> _Exercise aim_:
Reproduce all of the material below word for word, leaving out the pictures.

-=-=-

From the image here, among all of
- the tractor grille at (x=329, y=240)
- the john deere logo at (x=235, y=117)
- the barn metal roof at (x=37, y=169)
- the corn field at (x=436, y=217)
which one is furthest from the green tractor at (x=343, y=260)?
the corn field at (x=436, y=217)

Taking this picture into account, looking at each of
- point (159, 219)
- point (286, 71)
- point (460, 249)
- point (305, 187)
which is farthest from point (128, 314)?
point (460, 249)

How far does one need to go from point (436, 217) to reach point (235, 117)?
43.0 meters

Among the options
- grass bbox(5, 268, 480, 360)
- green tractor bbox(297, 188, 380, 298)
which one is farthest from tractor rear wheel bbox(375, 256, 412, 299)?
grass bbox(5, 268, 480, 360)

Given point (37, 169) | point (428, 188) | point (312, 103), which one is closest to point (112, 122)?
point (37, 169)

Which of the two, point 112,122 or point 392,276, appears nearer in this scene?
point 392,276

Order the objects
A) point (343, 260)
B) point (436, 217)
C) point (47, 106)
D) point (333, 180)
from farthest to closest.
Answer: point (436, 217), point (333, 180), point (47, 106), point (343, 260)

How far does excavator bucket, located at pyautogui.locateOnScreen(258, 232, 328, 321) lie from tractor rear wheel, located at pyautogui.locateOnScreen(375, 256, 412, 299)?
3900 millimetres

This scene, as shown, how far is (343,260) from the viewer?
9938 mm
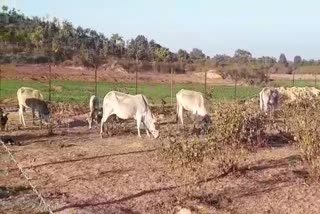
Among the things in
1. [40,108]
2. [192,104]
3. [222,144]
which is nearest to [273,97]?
[192,104]

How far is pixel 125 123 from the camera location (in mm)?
23031

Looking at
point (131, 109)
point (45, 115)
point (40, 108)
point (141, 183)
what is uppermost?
point (131, 109)

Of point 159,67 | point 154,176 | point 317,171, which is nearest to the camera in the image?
point 317,171

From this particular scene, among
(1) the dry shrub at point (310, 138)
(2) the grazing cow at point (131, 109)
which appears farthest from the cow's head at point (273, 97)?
(1) the dry shrub at point (310, 138)

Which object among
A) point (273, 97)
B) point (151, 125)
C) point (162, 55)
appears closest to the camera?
point (151, 125)

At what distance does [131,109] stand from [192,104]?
9.74 feet

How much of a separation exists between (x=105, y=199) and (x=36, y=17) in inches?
3245

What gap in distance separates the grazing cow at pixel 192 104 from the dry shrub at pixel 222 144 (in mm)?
5459

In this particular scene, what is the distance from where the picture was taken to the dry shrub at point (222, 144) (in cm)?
1252

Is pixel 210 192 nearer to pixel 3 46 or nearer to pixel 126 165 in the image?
pixel 126 165

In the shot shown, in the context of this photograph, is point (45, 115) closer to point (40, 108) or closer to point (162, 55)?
point (40, 108)

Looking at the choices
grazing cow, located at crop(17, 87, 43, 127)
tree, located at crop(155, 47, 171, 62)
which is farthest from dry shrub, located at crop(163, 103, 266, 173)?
tree, located at crop(155, 47, 171, 62)

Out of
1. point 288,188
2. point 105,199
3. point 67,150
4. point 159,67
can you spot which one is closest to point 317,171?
point 288,188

-=-=-

> _Exercise solution_:
From the image here, among all of
- the tractor grille at (x=329, y=240)
- the john deere logo at (x=235, y=117)
- the barn metal roof at (x=37, y=169)
- the corn field at (x=436, y=217)
which one is furthest from the green tractor at (x=343, y=260)?
the corn field at (x=436, y=217)

Taking this picture into account, looking at each of
- point (159, 219)
- point (286, 71)
- point (460, 249)
- point (305, 187)
which is farthest from point (128, 314)?
point (460, 249)

How far does one need to go from point (436, 217) to reach point (235, 117)?
43.0 meters

Among the options
- grass bbox(5, 268, 480, 360)
- green tractor bbox(297, 188, 380, 298)
which one is farthest from tractor rear wheel bbox(375, 256, 412, 299)?
grass bbox(5, 268, 480, 360)

Given point (37, 169) | point (428, 188) | point (312, 103), which one is closest to point (112, 122)?
point (37, 169)

Which of the two, point 112,122 or point 392,276, appears nearer in this scene?
point 392,276

Order the objects
A) point (343, 260)
B) point (436, 217)
C) point (47, 106)
D) point (333, 180)
from farthest to closest.
Answer: point (436, 217), point (333, 180), point (47, 106), point (343, 260)

How far does excavator bucket, located at pyautogui.locateOnScreen(258, 232, 328, 321) lie from tractor rear wheel, located at pyautogui.locateOnScreen(375, 256, 412, 299)?
3900 millimetres

This scene, as shown, how far is (343,260) from the viewer?
9938 mm
Among the things in
1. [40,108]
2. [192,104]
3. [222,144]
which is nearest to [273,97]?
[192,104]

How far is pixel 125 123 from the camera location (in mm)?
23031

Looking at
point (131, 109)
point (45, 115)
point (40, 108)
point (141, 183)
what is uppermost?
point (131, 109)

Of point 159,67 | point 154,176 | point 317,171, which is nearest to the camera in the image?
point 317,171

From this particular scene, among
(1) the dry shrub at point (310, 138)
(2) the grazing cow at point (131, 109)
which appears farthest from the cow's head at point (273, 97)?
(1) the dry shrub at point (310, 138)

Which object among
A) point (273, 97)
B) point (151, 125)
C) point (162, 55)
appears closest to the camera?
point (151, 125)

At what distance does [131,109] stand from [192,104]?
9.74 feet

How much of a separation exists between (x=105, y=199) and (x=36, y=17) in inches?
3245

What gap in distance separates the grazing cow at pixel 192 104 from the dry shrub at pixel 222 144 (in mm)?
5459

In this particular scene, what is the distance from where the picture was taken to the dry shrub at point (222, 144) (in cm)?
1252

Is pixel 210 192 nearer to pixel 3 46 or nearer to pixel 126 165 in the image?
pixel 126 165

In the shot shown, in the context of this photograph, is point (45, 115) closer to point (40, 108) or closer to point (162, 55)?
point (40, 108)

Looking at the choices
grazing cow, located at crop(17, 87, 43, 127)
tree, located at crop(155, 47, 171, 62)
which is farthest from dry shrub, located at crop(163, 103, 266, 173)?
tree, located at crop(155, 47, 171, 62)

Out of
1. point 288,188
2. point 105,199
3. point 67,150
4. point 159,67
can you spot which one is closest to point 317,171?
point 288,188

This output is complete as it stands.